In another claim, the District Court found that payment of an architectural fee for the design of a restaurant was insufficient to show commencement of operations. In the Discretionary Review decision in that claim, when discussing expenses, the District Court found that legal, architectural and engineering expenses do not indicate the actual start-up of business operations under a “totality of the circumstances” analysis. Those two Discretionary Review decisions by the District Court involved whether or not a business was operating “prior to the April 20, 2010 spill. To this panelist, the analysis of whether or not a business was “operating”prior to October 20, 2008 would be the same.
Claimant makes the following argument in its Final Proposal Memorandum:
“The issue here is whether this Claimant, which only began
generating revenues within 18 months before the spill, qualifies as
a Start-Up instead of a regular BEL Claimant. The question for
this Panel really is: what was the intent of the Start-Up BEL
Methodology contained in Exhibit 7 of the Settlement Agreement?
The problem with the regular BEL Methodology is that it breaks
down when attempts are made to apply it to a business with
limited operating history prior to the spill. Since the pre-spill
Benchmark periods are not fully available to a Claimant with
limited pre-spill operating history (and that activity is skewed as a
“benchmark” because of the operational inconsistency in start-up
operations). The parties agreed to an alternate Methodology for
these start-up businesses.
In this case, the Claimant properly recorded its first revenues less than 18 months prior to the spill. BP does not dispute this fact. Application of the regular BEL Methodology, as applied to this Zone A Tourism business operating a rental hall in downtown New Orleans, fails in exactly the way anticipated by the parties in agreeing to the Start-Up Methodology. BP now argues that the rent and advertising expenses incurred by this Claimant in August of 2008 constitute “operating history” presumably sufficient to provide for accurate calculation under the regular BEL Methodology. Since there is no revenue until October of 2008(less than 18 months prior to the spill) application of the regular BEL Methodology fails for the reasons that the Start-Up Methodology was implemented.

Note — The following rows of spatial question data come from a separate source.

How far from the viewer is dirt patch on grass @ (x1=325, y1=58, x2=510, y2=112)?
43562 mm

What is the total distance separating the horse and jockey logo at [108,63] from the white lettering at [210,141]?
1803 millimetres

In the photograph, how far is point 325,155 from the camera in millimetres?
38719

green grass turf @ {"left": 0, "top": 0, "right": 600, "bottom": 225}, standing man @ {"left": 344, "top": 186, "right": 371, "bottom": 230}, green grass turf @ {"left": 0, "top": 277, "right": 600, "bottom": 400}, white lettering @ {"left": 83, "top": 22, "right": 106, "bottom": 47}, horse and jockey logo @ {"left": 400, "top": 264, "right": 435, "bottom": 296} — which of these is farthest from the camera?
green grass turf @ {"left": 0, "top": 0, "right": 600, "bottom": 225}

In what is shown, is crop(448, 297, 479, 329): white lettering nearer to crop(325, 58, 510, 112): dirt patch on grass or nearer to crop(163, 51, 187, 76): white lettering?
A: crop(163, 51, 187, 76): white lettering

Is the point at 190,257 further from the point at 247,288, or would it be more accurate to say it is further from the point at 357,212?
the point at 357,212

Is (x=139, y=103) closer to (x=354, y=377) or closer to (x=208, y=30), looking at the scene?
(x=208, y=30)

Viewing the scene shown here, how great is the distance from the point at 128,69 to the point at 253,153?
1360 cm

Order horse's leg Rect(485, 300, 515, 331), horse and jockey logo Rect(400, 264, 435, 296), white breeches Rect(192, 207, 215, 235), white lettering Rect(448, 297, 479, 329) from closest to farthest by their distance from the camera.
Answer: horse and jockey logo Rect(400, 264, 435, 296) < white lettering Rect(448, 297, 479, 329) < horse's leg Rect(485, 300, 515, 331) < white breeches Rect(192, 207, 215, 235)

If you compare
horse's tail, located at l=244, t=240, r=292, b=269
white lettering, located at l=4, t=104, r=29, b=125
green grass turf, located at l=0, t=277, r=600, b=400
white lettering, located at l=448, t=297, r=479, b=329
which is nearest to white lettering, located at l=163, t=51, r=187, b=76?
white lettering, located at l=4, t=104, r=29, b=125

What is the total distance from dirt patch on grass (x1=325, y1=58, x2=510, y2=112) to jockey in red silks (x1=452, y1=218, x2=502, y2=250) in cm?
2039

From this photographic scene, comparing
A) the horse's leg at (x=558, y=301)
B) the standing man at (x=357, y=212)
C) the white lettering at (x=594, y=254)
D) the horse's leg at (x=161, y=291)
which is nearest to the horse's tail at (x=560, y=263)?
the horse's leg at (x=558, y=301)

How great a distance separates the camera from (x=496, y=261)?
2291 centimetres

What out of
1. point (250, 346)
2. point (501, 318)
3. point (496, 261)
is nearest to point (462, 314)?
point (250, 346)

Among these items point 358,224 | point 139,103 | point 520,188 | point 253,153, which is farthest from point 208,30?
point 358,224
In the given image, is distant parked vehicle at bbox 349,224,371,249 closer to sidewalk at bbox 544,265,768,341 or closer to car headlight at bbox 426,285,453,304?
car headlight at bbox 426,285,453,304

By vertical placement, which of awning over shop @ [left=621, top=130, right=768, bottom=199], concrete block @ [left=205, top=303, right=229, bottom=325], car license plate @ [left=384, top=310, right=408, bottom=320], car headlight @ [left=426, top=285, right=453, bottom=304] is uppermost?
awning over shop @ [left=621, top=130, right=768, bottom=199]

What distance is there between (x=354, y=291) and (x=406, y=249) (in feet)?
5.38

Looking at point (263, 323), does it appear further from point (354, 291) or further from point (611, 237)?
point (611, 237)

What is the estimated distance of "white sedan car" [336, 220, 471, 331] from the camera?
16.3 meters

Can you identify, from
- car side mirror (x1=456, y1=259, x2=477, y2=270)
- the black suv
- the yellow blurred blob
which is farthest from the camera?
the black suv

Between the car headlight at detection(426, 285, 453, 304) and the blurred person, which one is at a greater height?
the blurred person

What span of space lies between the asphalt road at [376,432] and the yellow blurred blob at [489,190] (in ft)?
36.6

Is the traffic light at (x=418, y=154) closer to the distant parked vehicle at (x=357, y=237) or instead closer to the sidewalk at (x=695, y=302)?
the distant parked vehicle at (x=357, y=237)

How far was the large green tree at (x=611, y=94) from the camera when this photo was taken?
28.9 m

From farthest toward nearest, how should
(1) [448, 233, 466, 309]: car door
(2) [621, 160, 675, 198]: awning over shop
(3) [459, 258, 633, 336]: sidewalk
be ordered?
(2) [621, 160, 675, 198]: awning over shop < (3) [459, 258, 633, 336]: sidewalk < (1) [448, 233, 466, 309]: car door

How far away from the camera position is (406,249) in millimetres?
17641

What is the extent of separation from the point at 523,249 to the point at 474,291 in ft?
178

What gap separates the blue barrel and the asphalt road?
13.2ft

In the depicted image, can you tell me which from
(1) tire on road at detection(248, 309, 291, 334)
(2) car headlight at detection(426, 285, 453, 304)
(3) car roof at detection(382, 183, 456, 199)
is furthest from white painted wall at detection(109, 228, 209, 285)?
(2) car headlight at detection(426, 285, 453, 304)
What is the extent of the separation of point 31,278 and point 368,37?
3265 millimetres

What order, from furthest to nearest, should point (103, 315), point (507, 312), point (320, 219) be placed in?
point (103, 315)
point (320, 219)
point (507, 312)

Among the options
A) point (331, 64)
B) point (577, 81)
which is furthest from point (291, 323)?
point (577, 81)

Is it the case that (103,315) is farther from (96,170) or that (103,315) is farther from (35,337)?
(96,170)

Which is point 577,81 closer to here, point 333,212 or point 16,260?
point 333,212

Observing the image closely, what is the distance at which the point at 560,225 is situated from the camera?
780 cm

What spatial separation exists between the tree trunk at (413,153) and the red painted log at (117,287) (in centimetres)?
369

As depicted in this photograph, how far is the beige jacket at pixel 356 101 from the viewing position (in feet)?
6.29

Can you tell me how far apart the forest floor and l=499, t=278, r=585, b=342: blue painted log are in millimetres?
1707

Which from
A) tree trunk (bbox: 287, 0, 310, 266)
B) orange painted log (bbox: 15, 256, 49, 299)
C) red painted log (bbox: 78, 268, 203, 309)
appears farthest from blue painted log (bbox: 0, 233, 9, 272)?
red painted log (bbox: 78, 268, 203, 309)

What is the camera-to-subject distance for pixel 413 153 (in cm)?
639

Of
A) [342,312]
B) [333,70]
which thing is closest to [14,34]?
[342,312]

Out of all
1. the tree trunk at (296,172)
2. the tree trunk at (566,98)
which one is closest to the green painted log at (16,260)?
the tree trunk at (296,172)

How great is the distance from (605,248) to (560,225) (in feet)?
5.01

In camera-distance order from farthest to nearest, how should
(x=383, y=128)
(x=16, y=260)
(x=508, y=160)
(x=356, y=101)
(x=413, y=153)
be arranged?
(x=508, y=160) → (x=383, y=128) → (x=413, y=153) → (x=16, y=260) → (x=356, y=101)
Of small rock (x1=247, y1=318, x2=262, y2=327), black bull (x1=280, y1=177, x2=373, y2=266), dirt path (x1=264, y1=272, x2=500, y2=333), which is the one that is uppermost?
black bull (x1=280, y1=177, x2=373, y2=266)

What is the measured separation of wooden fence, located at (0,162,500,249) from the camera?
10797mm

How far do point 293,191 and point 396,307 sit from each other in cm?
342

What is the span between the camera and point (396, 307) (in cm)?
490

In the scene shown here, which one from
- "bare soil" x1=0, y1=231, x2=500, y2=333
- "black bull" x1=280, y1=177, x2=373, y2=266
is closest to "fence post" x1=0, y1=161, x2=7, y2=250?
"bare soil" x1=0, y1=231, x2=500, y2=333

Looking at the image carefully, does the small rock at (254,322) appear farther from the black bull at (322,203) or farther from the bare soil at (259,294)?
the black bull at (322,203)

Proper application of the terms of Exhibit 7 of the Settlement Agreement and Claims Administrator Policies 109, 362v2 and 381v3 (as well as Section4.3.8 of the Settlement Agreement tasking the Claims Administrator with processing the “information in the completed Claim Form and all supporting documentation under the terms in the Economic Damage Claim Process to produce the greatest ECONOMIC DAMAGE COMPENSATION AMOUNT that such information and supporting documentation allows under the terms of the ECONOMIC DAMAGE CLAIM FRAMEWORK) shows that this claim should have been processed as a Start-Up claim”.
This panelist realizes that the “totality of the circumstances” analysis is dependent upon the individual facts and circumstances involved in each individual claim. Here, on one side of the scale rest the August 2008 rental expense and the marketing expense. On the other side of the scale is the lack of any revenue or COGS expenses or payroll expenses or actual use of the rental hall until after October 20, 2008. Reviewing the “totality of the circumstances”, this panelist finds that the CA erred in converting this claim from a Start-Up BEL claim to a regular BEL claim. Accordingly, this claim is remanded to the CA to process this claim as a Start-Up BEL claim.